RO asks a very good question in my last post, and my answer got so long, I decided to make it a post.
Why is it that when you or I have to grow up and be responsible, it’s a spiritual quest with Super Spiritual ramifications? Is it just that we have a spiritual scapegoat? Or is it that we have a Helper, a “Supernatural Assistant” to guide us through what comes to most people anyway?
Well, I lean towards agnosticism even bordering on athesim on dark days which is another reason I’d make a bad godslave because in the back of my head I’m always like, hmmmm, how do I know this is You or that this is real?
So here is the my hand to gods truthful answer as to why I feel that way – I honestly don’t know to the cockles of my heart if I am led by the gods or if it’s just a chaotic universe that works out often enough.
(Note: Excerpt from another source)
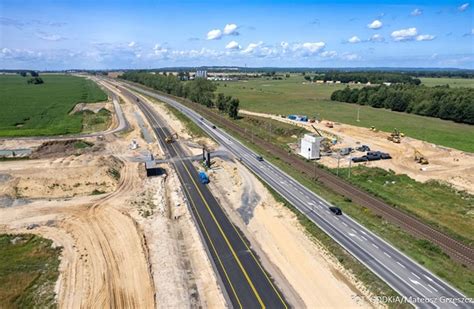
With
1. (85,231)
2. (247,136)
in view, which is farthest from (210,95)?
(85,231)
On a good day, I can tell you because I feel it, I feel it when certain things happen and when the threads in the tapestry move around and that there are signs everywhere if I know to look for them. Also, I honestly don’t claim trials all that often. I may have alledgedly been married to someone who thought every other day was a trial, but to me, I’ve only had trials during major life shifts – getting diagnosed with fibro, transitioning from maiden to mother, my divorce, etc. And it doesn’t necessarily need to be called a trial, it could just be called a life shift. But as a shaman, that’s how it’s identified especially if you get some kind of confirmation from your totem who generally acts as a “Supernatural Assistant” anyway.
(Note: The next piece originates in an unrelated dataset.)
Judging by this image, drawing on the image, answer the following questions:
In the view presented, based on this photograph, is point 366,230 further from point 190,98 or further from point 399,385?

Here’s the thing, we live in an incredibly uncertain world and I know in my heart I have no answers except there’s a lot of mysteries. Having no answer, it’s human nature to want to fill in the blanks. I fill in the blanks with what makes the most sense to the way I see the world – I want there to be one soul, I want there to be a guidence counselor at the end of my life to go over what I did right and wrong and to place me, I want to see certain people in my next life, I want there to be a next life here on earth because I love being a hamster on the wheel, I want suffering to mean something, I want to believe that when I “visit” my gods in meditation and They speak to me, They’re speaking to me. All of these things don’t cause anyone else harm, no spirit has told me to kill my family and wear cotton candy for clothes and the advice given, whether it’s gods given or subconscious given is generally good, like in EPL, Go to bed, Liz. So I believe in them because honestly at the end of the day, no one can concretely tell me otherwise. Do I have doubts about all of this? Um, for sure.
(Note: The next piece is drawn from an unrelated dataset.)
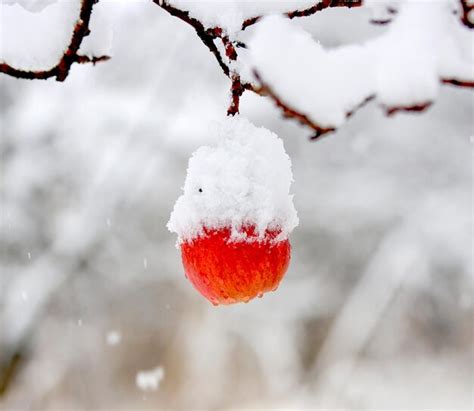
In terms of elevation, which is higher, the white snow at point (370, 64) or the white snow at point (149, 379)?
the white snow at point (370, 64)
What’s neat about the “fill in the blank” system for me is that it can be extended into psych issues too (as per my friend with a Masters in Psych!). My life sometimes has illogical emotionally charged issues presented to me by people I am not on good terms with. And . . .I search for reason. Why would they do these things? Once I knew them and loved them, I try to guess at their motives by outdated information I once had and I chase and gnaw at my tail until it’s a bloody thing and I’m exhausted. It’s a function of my anxiety disorder to do this. Since I will never really know their motives (and honestly, at the end of the day, if you really want your ant farm shaken up we don’t *really* know anyone else’s motives but people we love generally follow reasonably predictable patterns unless they have drug/unassisted mental health problems and when they don’t, we can talk to them about it) and it’s not like I’m going to talk to these people I’m no longer speaking to about it though they may be doing shady things to disrupt my life, I may as well assign a motive to them that seems reasonably logical to my brain from what I know about them and move on. Even if it’s Y person is doing X because Y is a bag of dicks, it’s a reason and then my brain can move on to worrying about something more pressing or settle the hell down.